- [Aim A]: Please summarize the email about Mitchell v Glasgow City Council in two sentences.

- [Selected text]:
From: | Robert Stevens <robert.stevens@ucl.ac.uk> |
To: | Jason Neyers <jneyers@uwo.ca> |
CC: | obligations@uwo.ca |
Date: | 19/02/2009 12:31:45 UTC |
Subject: | ODG: Failure to Warn Tenant |
Mitchell v Glasgow City Council
http://www.parliament.the-stationery-office.com/pa/ld200809/ldjudgmt/jd090218/mitche-1.htm
A (Scottish) decision of the House of Lords re-affirming the absence of
any general positive duty to aid others.
One local authority tenant violently beats another tenant to death. He
does this after having been written to and asked to meet the landlord to
discuss an earlier incident, and a notice of repossession.
The deceased's dependent bring a claim against the local authority
claiming that if the deceased had been warned of the letter summoning the
violent tenant, he would have been alerted to the possibility of violence
and would not have died.

- [Material for this task]:
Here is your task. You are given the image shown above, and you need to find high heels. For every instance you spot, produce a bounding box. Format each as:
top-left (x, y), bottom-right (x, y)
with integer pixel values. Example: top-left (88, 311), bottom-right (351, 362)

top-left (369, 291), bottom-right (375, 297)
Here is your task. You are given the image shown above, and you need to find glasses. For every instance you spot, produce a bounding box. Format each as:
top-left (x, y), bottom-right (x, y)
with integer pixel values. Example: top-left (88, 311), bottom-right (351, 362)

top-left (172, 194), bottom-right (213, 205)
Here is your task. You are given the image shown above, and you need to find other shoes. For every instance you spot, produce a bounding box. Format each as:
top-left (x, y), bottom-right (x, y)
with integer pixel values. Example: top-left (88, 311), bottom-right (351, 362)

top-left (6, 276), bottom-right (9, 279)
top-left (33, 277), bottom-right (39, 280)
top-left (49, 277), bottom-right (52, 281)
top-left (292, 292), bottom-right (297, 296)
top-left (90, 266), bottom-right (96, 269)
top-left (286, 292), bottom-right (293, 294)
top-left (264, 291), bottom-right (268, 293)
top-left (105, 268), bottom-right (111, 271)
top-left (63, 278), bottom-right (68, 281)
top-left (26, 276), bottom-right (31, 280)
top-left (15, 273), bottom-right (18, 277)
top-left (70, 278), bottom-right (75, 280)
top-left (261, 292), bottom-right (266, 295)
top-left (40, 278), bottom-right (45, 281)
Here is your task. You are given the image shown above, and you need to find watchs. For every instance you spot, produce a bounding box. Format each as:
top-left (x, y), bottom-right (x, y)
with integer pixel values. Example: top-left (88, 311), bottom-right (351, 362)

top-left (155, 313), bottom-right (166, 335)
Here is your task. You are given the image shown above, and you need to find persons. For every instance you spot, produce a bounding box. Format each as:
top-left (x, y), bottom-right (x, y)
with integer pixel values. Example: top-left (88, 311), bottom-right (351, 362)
--
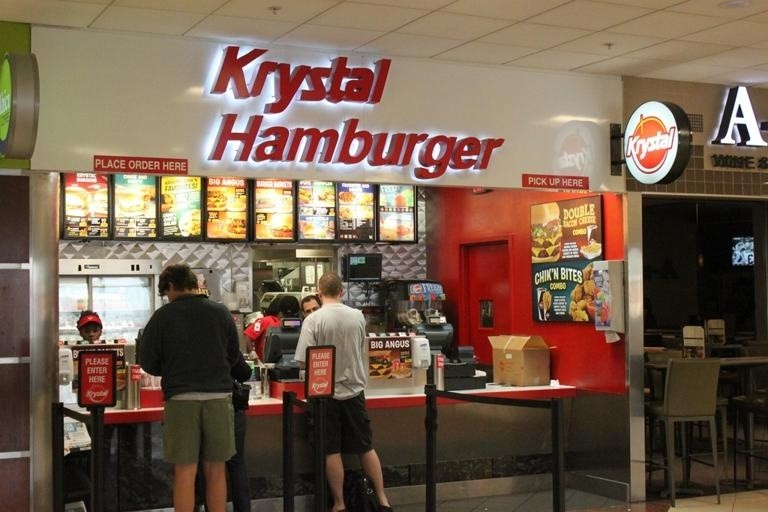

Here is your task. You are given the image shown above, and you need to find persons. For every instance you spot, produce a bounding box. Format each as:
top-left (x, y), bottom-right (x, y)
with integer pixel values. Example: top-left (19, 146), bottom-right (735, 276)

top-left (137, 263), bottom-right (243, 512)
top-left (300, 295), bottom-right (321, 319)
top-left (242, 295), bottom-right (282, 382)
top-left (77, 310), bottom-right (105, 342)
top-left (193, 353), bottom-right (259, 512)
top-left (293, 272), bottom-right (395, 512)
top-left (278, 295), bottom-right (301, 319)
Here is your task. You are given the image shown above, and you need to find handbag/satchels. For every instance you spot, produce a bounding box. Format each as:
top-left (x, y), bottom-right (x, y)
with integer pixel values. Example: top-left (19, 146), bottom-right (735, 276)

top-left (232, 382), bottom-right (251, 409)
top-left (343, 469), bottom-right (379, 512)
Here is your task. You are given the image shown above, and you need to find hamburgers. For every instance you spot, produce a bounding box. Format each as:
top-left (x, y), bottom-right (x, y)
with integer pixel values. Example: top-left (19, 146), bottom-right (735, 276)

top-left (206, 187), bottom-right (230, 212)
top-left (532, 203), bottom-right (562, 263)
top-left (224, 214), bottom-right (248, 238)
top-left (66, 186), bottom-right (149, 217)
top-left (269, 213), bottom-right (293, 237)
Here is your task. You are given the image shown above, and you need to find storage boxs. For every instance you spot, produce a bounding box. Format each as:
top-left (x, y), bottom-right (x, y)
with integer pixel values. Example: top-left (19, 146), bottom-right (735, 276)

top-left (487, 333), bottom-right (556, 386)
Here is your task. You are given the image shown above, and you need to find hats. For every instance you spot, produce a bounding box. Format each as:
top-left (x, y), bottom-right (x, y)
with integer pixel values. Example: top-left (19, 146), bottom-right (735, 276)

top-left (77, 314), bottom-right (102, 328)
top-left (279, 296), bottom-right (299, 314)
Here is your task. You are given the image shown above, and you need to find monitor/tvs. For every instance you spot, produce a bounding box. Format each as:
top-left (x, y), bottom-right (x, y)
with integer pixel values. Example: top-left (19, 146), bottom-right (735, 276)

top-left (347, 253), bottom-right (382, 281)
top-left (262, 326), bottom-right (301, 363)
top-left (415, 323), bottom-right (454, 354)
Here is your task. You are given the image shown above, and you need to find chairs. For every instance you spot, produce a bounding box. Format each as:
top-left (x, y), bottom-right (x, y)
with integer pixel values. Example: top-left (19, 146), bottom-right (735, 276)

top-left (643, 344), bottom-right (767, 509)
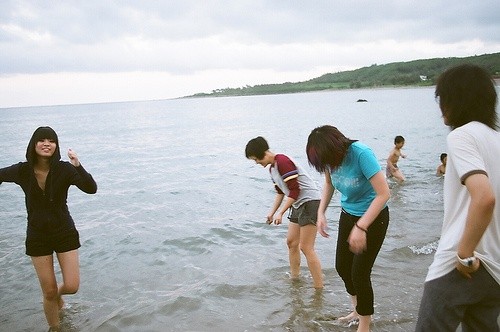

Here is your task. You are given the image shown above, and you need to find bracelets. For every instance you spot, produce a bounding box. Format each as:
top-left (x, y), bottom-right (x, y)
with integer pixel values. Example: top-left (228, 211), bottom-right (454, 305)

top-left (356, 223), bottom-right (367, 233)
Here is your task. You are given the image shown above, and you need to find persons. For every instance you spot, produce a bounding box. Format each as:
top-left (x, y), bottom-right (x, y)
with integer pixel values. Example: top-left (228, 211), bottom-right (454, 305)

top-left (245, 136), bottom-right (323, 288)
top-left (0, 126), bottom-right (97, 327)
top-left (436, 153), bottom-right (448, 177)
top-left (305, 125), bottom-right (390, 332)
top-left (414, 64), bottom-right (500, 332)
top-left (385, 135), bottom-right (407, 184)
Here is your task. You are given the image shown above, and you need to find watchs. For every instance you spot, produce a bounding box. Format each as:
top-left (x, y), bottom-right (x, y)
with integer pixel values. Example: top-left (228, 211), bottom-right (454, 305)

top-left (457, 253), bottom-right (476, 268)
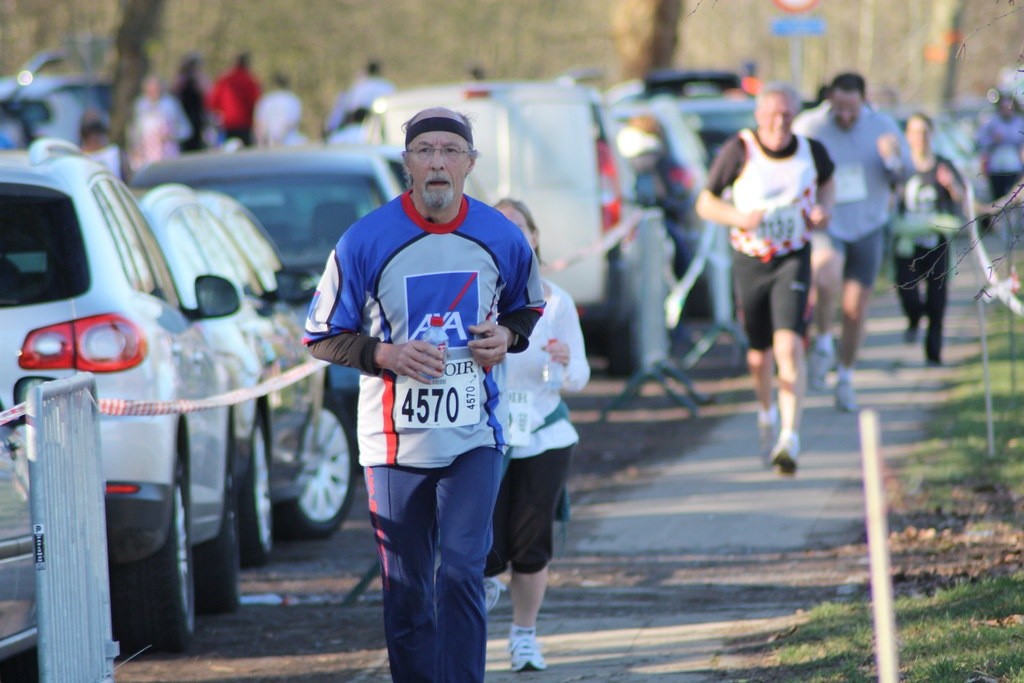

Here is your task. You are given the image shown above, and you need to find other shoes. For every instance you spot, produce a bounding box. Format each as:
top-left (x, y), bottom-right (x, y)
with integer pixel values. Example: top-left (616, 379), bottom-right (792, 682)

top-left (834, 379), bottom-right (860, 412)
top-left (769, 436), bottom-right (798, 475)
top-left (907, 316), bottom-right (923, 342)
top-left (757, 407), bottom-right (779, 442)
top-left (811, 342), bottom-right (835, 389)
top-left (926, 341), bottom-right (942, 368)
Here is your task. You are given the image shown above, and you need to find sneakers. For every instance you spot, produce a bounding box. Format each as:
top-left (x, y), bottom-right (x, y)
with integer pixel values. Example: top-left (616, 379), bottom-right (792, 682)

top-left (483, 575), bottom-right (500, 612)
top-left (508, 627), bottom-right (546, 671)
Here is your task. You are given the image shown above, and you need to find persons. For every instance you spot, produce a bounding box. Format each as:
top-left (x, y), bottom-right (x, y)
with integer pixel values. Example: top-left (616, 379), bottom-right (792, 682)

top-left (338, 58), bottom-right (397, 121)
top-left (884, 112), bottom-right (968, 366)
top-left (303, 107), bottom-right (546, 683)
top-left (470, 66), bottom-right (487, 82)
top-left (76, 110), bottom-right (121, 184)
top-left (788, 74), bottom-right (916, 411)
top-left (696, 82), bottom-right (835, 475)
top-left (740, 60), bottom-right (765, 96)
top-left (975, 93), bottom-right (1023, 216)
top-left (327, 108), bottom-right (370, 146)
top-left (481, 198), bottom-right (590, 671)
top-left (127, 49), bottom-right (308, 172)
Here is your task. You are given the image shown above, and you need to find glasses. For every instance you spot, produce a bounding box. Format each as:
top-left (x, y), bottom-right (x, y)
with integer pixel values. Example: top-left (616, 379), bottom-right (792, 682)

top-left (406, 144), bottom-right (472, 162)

- [Aim B]: Rewrite every line of the rows starting at the line containing "to find chairs." and ending at the line containing "top-left (643, 344), bottom-right (767, 509)", requests included, adjusting each bounding-box coordinate in the answers by adding -25. Give only those lines.

- [Written response A]: Mitchell v Glasgow City Council is a Scottish decision of the House of Lords that re-affirmed the absence of any general positive duty to aid others. In it, one local authority tenant violently beat another to death after being written to and asked to meet the landlord about an earlier incident and a notice of repossession, and the deceased's dependents claimed against the local authority that a warning about that letter would have alerted him to the possibility of violence and he would not have died.

- [Written response B]:
Here is your task. You are given the image shown above, and you need to find chairs. For every instance you spot, produce a bounding box. Format each as:
top-left (x, y), bottom-right (x, y)
with integer pixel values. Example: top-left (19, 146), bottom-right (735, 276)

top-left (618, 319), bottom-right (742, 484)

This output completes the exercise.